A shaky start to the week finally ended like this for the leading indices on the New York Stock Exchange:
- The heavy industry Dow Jones fell 0.17 percent.
- The technology-dominated Nasdaq Composite Index rose 0.18 percent.
- The Standard & Poor’s 500 index rose 0.05 percent.
Thrown between the walls by investors last week, Backwest Regional Bank ended up up about four percent, but still half as big, compared to two weeks ago. The SPDR S&P Regional Banking ETF fell less than 2%, while major banks Citi, Wells Fargo and JP Morgan rose.
On the macro front, the market is awaiting April inflation figures, which will be published on Wednesday, followed by producer prices on Thursday. After Friday’s strong jobs numbers, the market is now pricing in a ten percent chance that interest rates will rise further at the next rate meeting, but the market is still pricing in up to several rate cuts before the end of the year.
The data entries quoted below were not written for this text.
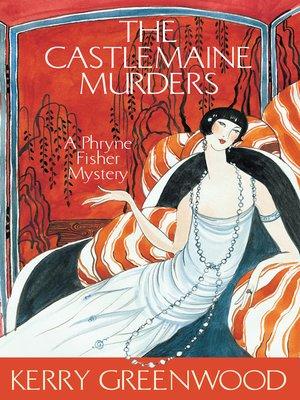 The Castlemaine Murders by Kerry Greenwood. WAIT LIST eBook.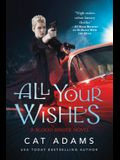 All Your Wishes: A Blood Singer Novel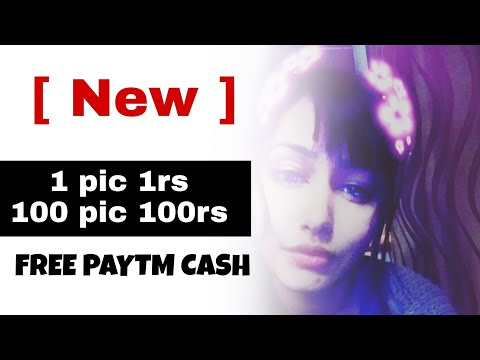 1 Pic 1 Rs 100 Pic 100 Rs | Earn Paytm Money Online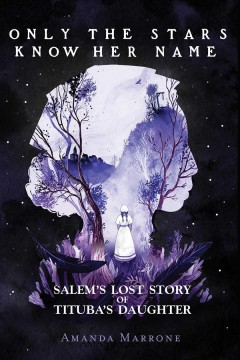 Only the stars know her name : Salem's lost story of Tituba's daughter cover image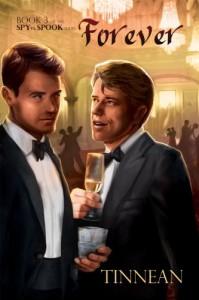 Forever: Spy vs. Spook Series, Book 3 - Tinnean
The interest rate on two- and ten-year government bonds in the United States rose to four and 3.51 percent, respectively. The past few days have also been marked by new discussions about the US debt ceiling and a new deadline is fast approaching. Treasury Secretary Janet Yellen said Monday CNBC That the debt ceiling must be raised to avoid an “economic catastrophe”.
Bancoro for trouble
The past two months have presented a wild drama in the financial markets, with banks at the centre. It all started in March with the collapse of Silicon Valley and Signature Bank, before Credit Suisse swallowed rival UBS.
Last week, another regional bank was taken over by US authorities, when First Republic was sold to JP Morgan with the help of Federal Insurance Fund FDIC.
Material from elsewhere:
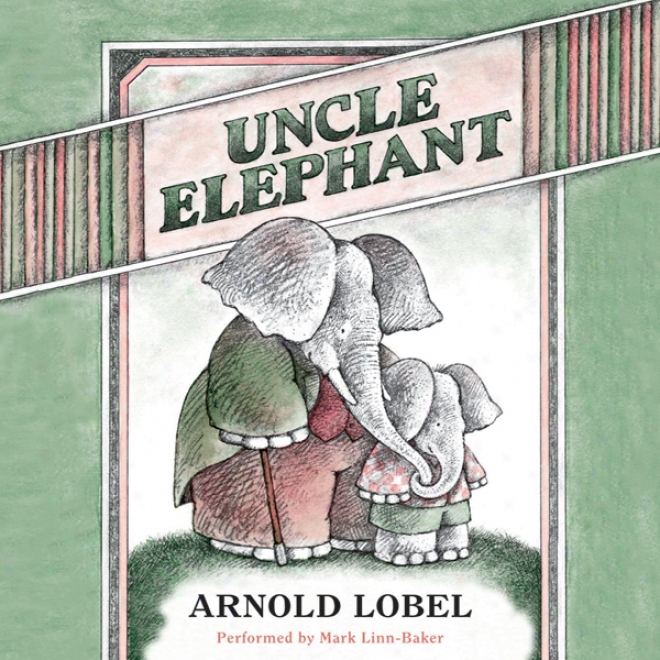 Uncle Elephant (unabridged)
The turmoil sent US bank stocks crashing on the stock market, as many regional banks shifted between sharp declines and sudden moves in the other direction. The closely watched S&P 500 financial sector index is now close to falling below the peak level from 2007 that came before the financial crisis the following year.
At that time, it would take more than ten years before the index reached the same level again.
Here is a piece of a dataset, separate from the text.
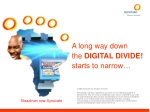A long way down the  DIGITAL DIVIDE!  starts to narrow…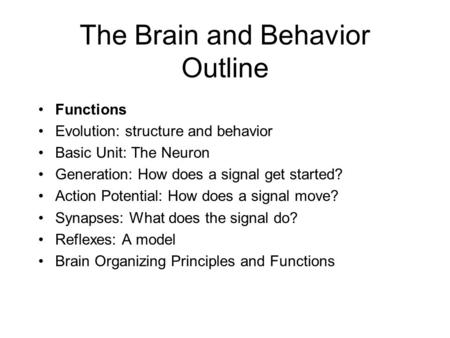 The Brain and Behavior Outline Functions Evolution: structure and behavior Basic Unit: The Neuron Generation: How does a signal get started? Action Potential:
After the index bottomed out in the spring of 2009, there was a fairly steady rise in the years that followed, and the index level finally regained its 2007 peak in January 2021. The index is now on track to fall below the 2007 peak for the first time in three years.
according to bloomberg It could be an ominous sign for the rest of the stock market. If the bank’s shares were to fall further, it would create more pressure to hold capital and reduce lending. This could again affect an economy threatened with recession on the tail of the sharp rate hikes from the Federal Reserve over the past year or so.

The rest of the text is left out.